Records supplied ▸
————

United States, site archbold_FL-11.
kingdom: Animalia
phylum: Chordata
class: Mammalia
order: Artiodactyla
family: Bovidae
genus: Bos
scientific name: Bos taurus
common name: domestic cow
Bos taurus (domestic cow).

————

Task to complete ▸ With nothing added or left out, print the data again.

Response to the task ▸
United States, site archbold_FL-11.
kingdom: Animalia
phylum: Chordata
class: Mammalia
order: Artiodactyla
family: Bovidae
genus: Bos
scientific name: Bos taurus
common name: domestic cow
Bos taurus (domestic cow).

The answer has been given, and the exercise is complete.